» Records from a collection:
------------------------------------------------------------
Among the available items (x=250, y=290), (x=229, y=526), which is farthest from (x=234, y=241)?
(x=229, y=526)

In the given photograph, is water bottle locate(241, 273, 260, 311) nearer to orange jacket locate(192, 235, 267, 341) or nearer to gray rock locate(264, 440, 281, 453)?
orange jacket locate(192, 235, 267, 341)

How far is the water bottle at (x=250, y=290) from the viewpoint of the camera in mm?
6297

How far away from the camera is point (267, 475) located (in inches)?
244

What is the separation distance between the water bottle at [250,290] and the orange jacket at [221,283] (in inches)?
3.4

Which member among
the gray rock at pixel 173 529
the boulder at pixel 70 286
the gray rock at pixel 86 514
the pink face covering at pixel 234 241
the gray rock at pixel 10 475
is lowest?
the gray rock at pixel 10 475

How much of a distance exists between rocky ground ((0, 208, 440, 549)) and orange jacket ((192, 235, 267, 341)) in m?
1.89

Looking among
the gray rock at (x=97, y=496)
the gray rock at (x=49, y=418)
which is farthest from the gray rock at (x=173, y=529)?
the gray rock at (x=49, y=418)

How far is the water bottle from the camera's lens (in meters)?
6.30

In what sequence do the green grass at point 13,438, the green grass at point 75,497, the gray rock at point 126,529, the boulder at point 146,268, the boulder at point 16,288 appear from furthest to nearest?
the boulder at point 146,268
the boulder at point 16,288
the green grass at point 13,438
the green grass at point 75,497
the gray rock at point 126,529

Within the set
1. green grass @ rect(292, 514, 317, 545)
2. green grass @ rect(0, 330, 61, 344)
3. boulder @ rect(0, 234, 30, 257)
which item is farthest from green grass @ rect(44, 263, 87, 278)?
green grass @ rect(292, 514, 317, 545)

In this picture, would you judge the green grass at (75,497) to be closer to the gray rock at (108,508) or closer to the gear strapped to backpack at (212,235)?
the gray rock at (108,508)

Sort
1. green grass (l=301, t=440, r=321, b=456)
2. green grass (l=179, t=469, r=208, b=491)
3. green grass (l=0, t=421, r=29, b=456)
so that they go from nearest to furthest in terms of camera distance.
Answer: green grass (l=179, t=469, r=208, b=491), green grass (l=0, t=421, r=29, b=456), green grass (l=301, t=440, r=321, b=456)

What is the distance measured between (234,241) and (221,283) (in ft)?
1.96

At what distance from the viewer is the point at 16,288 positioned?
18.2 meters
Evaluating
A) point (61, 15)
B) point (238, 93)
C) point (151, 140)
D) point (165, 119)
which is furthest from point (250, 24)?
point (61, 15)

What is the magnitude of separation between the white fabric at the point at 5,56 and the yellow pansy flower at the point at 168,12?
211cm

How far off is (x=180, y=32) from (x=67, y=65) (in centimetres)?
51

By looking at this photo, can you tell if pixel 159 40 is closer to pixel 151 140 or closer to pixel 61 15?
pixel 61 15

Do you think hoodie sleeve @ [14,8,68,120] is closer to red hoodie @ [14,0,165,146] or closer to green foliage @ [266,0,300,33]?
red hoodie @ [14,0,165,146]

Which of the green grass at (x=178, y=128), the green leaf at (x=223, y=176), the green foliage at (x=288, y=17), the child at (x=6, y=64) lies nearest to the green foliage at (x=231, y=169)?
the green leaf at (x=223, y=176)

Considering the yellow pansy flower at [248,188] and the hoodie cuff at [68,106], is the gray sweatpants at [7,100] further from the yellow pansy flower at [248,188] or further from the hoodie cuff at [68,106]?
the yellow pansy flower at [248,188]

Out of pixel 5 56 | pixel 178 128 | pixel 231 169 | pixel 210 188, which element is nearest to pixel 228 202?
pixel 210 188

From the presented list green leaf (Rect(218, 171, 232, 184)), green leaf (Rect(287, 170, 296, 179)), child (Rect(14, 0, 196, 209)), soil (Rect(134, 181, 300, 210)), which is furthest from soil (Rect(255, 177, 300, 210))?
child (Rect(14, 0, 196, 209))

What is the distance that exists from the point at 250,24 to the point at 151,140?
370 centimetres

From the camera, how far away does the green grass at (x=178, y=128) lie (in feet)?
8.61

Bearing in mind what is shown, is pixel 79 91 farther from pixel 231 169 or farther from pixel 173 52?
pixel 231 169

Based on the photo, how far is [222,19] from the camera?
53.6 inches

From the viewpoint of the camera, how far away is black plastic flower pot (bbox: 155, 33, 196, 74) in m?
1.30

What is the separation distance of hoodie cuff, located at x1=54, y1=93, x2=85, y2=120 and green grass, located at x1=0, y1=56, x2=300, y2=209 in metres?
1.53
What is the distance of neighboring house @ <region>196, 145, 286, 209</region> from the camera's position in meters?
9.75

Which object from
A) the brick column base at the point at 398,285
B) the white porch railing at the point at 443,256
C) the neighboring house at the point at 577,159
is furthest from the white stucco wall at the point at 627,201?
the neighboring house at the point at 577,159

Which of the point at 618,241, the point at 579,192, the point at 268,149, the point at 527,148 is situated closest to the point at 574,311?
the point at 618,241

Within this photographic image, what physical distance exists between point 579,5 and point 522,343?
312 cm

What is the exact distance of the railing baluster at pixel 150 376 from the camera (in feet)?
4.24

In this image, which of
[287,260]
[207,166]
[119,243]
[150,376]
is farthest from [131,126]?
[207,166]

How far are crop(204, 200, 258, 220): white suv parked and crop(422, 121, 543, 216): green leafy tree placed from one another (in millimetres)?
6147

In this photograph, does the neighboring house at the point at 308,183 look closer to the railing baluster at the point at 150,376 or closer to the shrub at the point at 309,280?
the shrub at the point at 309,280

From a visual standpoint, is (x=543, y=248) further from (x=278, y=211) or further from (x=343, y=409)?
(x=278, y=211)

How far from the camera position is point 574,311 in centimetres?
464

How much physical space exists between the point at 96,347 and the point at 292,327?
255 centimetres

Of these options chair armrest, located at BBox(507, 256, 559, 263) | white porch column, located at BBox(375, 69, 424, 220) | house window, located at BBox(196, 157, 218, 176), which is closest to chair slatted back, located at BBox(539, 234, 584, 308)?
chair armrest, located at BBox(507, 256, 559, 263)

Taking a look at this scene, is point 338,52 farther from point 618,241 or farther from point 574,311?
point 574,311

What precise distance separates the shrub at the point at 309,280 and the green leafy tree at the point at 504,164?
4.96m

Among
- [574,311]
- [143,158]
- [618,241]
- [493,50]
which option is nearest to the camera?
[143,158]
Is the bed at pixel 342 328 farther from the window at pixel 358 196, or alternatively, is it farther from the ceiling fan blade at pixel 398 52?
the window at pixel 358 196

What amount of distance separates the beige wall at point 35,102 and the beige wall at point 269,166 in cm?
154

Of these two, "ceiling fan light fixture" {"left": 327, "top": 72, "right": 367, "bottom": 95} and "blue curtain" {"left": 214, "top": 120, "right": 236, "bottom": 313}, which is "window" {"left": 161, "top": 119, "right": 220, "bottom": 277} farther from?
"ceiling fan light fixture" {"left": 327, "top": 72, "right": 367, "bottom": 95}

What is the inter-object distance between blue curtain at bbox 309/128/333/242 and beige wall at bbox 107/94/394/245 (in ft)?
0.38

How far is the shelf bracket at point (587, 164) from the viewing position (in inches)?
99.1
------------------------------------------------------------
» PROBLEM REQUIREMENTS:
Gather every line of the rows above that contains the word "column", and copy each of those lines out.

» FINAL RESULT:
A) the brick column base at the point at 398,285
Of these options chair armrest, located at BBox(507, 256, 559, 263) | white porch column, located at BBox(375, 69, 424, 220) | house window, located at BBox(196, 157, 218, 176), which is closest to chair slatted back, located at BBox(539, 234, 584, 308)?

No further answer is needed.